Kafka – Part 4 – Data sets in Pega

December 10, 2024 Code Vault Curators

In this blog article, we will see some basics about data set rule using YouTube as the data source.

This tutorial is implemented using Pega personal edition 8.4, but the core concepts remain the same in higher versions as well

It is recommended to go through previous blog articles on Kafka fundamentals before proceeding here. You can go through the series in order.

https://myknowtech.com/tag/kafka

What is a data set rule?

– The name speaks itself. It is a collection or a set of data.

– The source data can be from different systems and can be of different formats.

– Data set is a rule instance that belongs to category – Data model and of applies to class Rule-Decision-DataSet

In the above picture, you see there are different types of data set rule available that can source the data from different systems like – Kafka, Hadoop, Amazon kinesis, social network platforms, database tables etc.

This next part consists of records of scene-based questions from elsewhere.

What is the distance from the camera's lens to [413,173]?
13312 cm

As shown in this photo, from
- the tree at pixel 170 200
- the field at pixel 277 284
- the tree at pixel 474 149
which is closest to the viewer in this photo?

In the later part of the Kafka series, we will have a real business scenario to make use of the Kafka data set rule. For now, let’s have a fun scenario 🙂

Scenario: Create a YouTube data set to filter the YouTube videos that are related to Chelsea Football club.

How to create a new data set rule?

Step 1: Create a new data set rule

Records -> Data Model ->Data Set -> Create new

You see the Data set type is of four category

DBM (database management)
File system
General category
Social
Stream

The configuration points of the data set rule vary based on the data set type.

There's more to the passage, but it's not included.